Smith's Criminal Case Compendium
Table of Contents
State v. Hodge, ___ N.C. App. ___, ___ S.E.2d ___ (Feb. 18, 2020)
The defendant was charged with three counts of breaking and entering, three counts of larceny after breaking and entering, two counts of obtaining property by false pretenses, and one count of felonious possession of stolen goods. The State ostensibly indicted the defendant as an habitual felon, for which the defendant waived arraignment, but the grand jury had returned the indictment marked as “NOT A TRUE BILL.” At the close of the State’s evidence at the trial of the underlying felonies, the trial judge granted the defendant’s motion to dismiss the breaking and entering charges, the related larceny charges, and one of the false pretenses counts. The jury convicted the defendant of one false pretense count and of the lesser offense of misdemeanor possession of stolen goods.
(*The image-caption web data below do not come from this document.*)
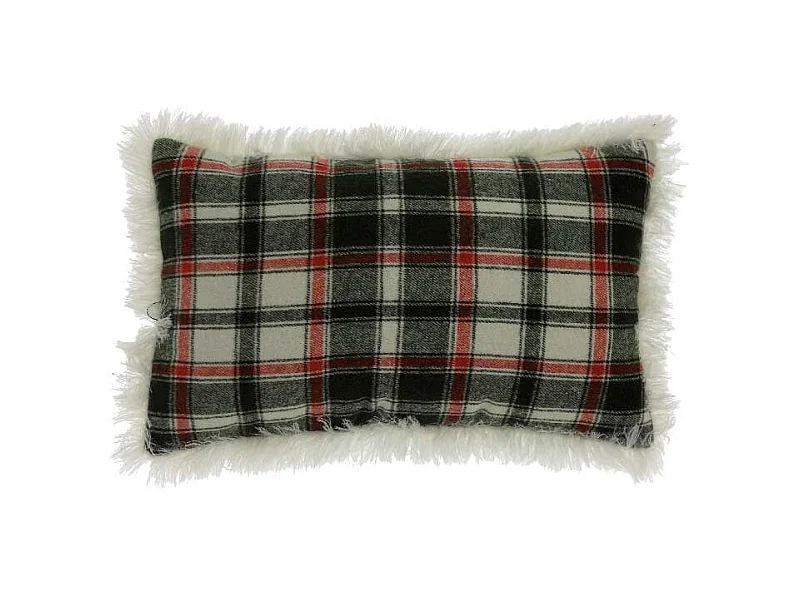Coussin décoratif Gittan Design 1 - 30x50cm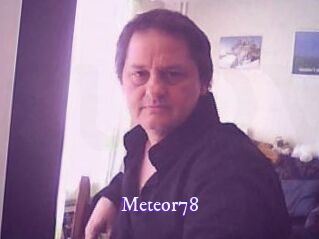 Meteor78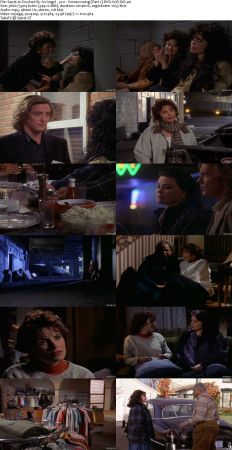 Touched By An Angel S03 DVDRip XVID MP3-NOGRP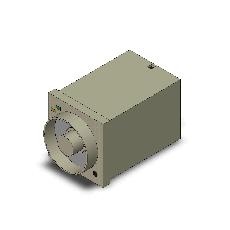 【H3CR-G8L-30-AC200-240】ソリッドステート・タイマ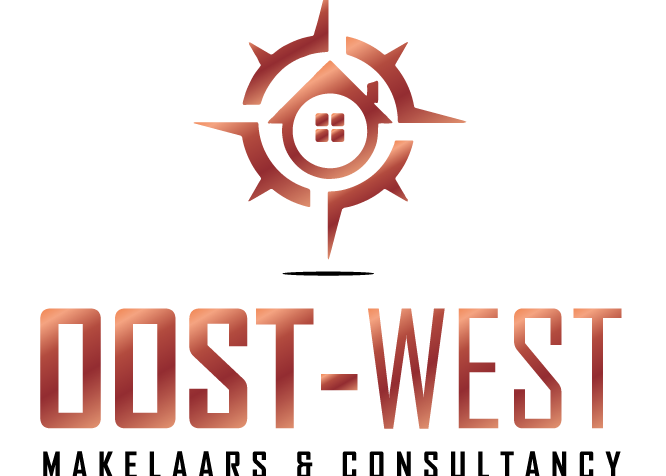 Logo of the real-estate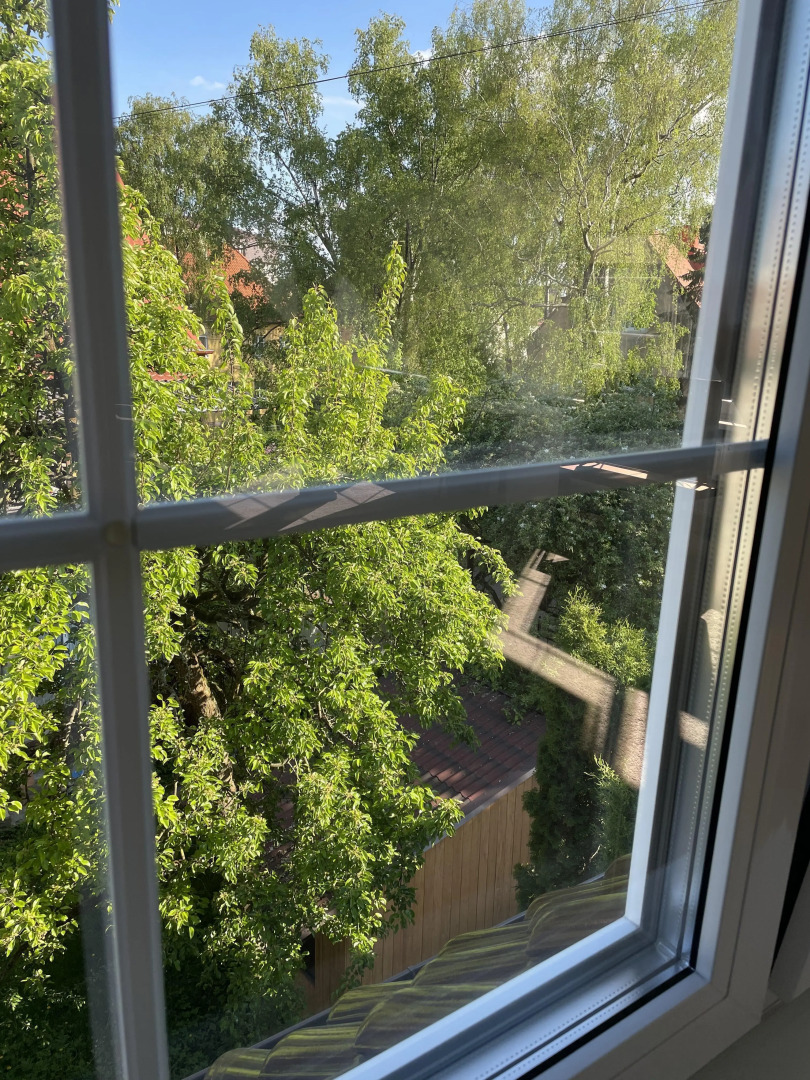 Апартаменты Квартира-студия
Those convictions rested on the defendant’s possession of five stolen videogames and the sale of those videogames to a pawn shop for $12. After the jury’s verdict, the trial judge granted the State’s request to continue sentencing to obtain a new habitual felon indictment. The defendant was thereafter tried on the new habitual felon indictment and sentenced to 115 to 150 months in prison.
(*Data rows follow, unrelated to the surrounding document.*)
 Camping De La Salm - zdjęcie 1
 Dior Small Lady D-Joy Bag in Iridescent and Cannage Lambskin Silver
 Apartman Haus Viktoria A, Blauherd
The defendant argued at trial and on appeal that the trial court did not have jurisdiction to try and sentence the defendant as an habitual felon. A majority of the Court of Appeals rejected the defendant’s argument, relying on State v. Oakes, 113 N.C. App. 332 (1994). Quoting from a portion of the Oakes opinion, the majority stated that an habitual felon indictment must be part of a prosecution “for which no judgment” has yet been entered. Oakes, 113 N.C. App. at 340. Accordingly, because judgment had not yet been entered, the State could obtain and prosecute a new habitual felon indictment. The majority also held that the trial judge did not abuse her discretion in granting a continuance to allow the State to obtain a new habitual felon indictment, rejecting the defendant’s argument that the continuance was improper because it resulted in an exponential increase in his sentence. The dissenting judge distinguished the current case from Oakes. The dissent observed that Oakes found that the defect in the habitual felon indictment was “technical” and “[a]t the time defendant entered his plea to the underlying substantive felony and proceeded to trial, there was pending against him an habitual felon indictment presumed valid by virtue of its ‘return by the grand jury as a true bill.’” Id., 113 N.C. App. at 339. Here, there was not a true bill of indictment, and allowing the State to obtain a new habitual felon indictment after the defendant entered his plea to the underlying felony was, in the dissent’s view, “beyond the boundaries of due process.” [Note: For a further discussion of case law on when the State may obtain a superseding habitual felon indictment, see Jeff Welty, North Carolina’s Habitual Felon, Violent Habitual Felon, Habitual Breaking and Entering Laws, ADMINISTRATION OF JUSTICE BULLETIN No. 2013/07, at 14–16 (Aug. 2013) (discussing cases allowing superseding habitual felon indictment for technical defects after trial of underlying felony but not for substantive changes).]